Energy’s Four Letter Word

on June 13, 2011 at 11:15 AM

It starts with a ‘C’ and ends with an ‘L.’

Coal may have become the dirtiest word in the energy industry last week when American Electric Power (AEP) finally caved to continued Environmental Protection Agency (EPA) regulation pressures and announced that it would “prematurely” retire nearly 6,000 MW of coal generated electricity by the end of 2014.

“The cumulative impacts of the EPA’s current regulatory path have been vastly underestimated, particularly in Midwest states dependent on coal to fuel their economies,” said AEP Chairman and CEO Michael Morris.

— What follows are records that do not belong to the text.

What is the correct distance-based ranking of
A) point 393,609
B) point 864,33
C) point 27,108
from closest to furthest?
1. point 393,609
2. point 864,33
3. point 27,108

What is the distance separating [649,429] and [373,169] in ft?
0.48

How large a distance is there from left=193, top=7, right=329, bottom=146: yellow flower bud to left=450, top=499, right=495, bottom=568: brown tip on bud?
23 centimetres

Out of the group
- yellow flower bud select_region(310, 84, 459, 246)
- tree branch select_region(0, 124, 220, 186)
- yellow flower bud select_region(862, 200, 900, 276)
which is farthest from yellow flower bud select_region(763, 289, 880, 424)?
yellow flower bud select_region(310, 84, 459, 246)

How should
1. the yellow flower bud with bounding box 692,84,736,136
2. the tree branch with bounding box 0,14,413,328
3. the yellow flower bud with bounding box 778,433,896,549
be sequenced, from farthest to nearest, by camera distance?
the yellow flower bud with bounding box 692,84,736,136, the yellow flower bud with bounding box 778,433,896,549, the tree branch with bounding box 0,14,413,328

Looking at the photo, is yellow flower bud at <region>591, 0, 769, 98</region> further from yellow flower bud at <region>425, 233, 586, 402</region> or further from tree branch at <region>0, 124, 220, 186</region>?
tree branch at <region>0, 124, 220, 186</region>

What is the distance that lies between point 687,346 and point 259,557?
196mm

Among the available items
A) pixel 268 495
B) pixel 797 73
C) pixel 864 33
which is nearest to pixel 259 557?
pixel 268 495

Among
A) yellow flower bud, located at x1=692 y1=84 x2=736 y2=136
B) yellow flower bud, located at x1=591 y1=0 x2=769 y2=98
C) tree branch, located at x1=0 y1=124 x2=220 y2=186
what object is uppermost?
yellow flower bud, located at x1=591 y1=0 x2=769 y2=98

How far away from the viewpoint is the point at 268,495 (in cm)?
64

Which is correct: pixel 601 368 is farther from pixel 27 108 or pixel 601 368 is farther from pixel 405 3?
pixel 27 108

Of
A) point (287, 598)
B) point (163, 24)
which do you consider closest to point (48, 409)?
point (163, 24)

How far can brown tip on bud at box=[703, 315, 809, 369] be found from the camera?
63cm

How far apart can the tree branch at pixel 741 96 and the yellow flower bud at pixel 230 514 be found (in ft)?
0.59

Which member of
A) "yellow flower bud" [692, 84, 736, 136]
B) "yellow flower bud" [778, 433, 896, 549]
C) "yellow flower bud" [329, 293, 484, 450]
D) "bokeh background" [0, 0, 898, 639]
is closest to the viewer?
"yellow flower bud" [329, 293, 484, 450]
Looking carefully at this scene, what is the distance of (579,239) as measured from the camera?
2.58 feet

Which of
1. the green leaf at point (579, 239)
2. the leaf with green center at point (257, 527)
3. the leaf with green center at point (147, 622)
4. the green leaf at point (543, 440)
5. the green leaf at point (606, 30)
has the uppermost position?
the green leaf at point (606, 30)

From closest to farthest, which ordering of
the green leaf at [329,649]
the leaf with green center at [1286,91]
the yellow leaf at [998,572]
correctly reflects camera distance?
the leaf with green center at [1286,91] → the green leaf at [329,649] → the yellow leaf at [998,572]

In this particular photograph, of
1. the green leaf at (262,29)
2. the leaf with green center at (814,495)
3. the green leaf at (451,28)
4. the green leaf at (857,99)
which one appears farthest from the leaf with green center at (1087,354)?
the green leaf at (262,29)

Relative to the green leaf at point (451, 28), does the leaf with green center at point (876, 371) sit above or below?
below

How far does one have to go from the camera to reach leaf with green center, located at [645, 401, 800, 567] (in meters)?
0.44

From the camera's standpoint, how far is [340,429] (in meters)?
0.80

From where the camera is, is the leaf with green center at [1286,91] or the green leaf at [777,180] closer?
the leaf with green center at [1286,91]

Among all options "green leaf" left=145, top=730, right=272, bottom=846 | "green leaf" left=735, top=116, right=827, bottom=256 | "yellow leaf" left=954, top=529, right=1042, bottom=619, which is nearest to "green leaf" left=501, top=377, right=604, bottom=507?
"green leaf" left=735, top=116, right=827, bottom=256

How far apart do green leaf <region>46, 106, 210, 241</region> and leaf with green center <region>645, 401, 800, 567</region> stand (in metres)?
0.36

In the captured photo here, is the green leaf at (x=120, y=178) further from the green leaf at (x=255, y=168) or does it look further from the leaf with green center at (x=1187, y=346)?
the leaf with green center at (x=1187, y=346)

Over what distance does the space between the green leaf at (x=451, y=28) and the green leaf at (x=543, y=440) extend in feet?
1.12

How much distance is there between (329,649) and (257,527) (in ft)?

“We have worked for months to develop a compliance plan that will mitigate the impact of these rules for our customers and preserve jobs, but because of the unrealistic compliance timelines in the EPA proposals, we will have to prematurely shut down nearly 25% of our current coal-fueled generating capacity,” Morris added.

Reliability Worries

PJM Interconnect, the East Coast regional transmission organizations (RTO), released a statement to Breaking Energy, which noted that it too was concerned with the timing of the EPA regulations:

“Although not unexpected, the level of retirements and the short time period included in AEP’s announcement will require thorough analysis before we fully understand the reliability impacts of this action, if fully realized.”

The electricity market operator shrugged off broader industry speculation that the regulations would vastly increase electricity prices or adversely affect the broader sector and consumer pricing.

“It is premature to discuss the impact on electricity prices and how we will make adjustments to preserve the reliability of the transmission grid,” the statement said.

American Public Power Association (APPA) Vice President of Communications Nicholas Braden told Breaking Energy that the APPA, a cooperative of over 2,000 utilities nationwide, is also concerned about the future of coal in American electricity.

“APPA shares the concerns that AEP has about the coming EPA regulations and the lack of adequate time to comply with those regulations,” Braden said. “We do not know enough about the specifics of their proposal to comment beyond that.”

Although AEP plans to upgrade and install emissions reductions equipment on an additional 10,100 MW of coal power, it said that the EPA timeline for retrofits and equipment replacements was unrealistic.

AEP maintains that it shares the EPA’s goal of reduced emissions, but is also concerned with factors like jobs and the economy.

“With more time and flexibility, we will get to the same level of emission reductions, but it will cost our customers less and will prevents premature job losses, extend the construction job benefits, and ensure the ongoing reliability of the electric system,” Morris said.

Picture: AEP’s Mountaineer coal power plant in New Haven, West Virginia, as seen from across the Ohio River in Racine, Ohio, October 30, 2009.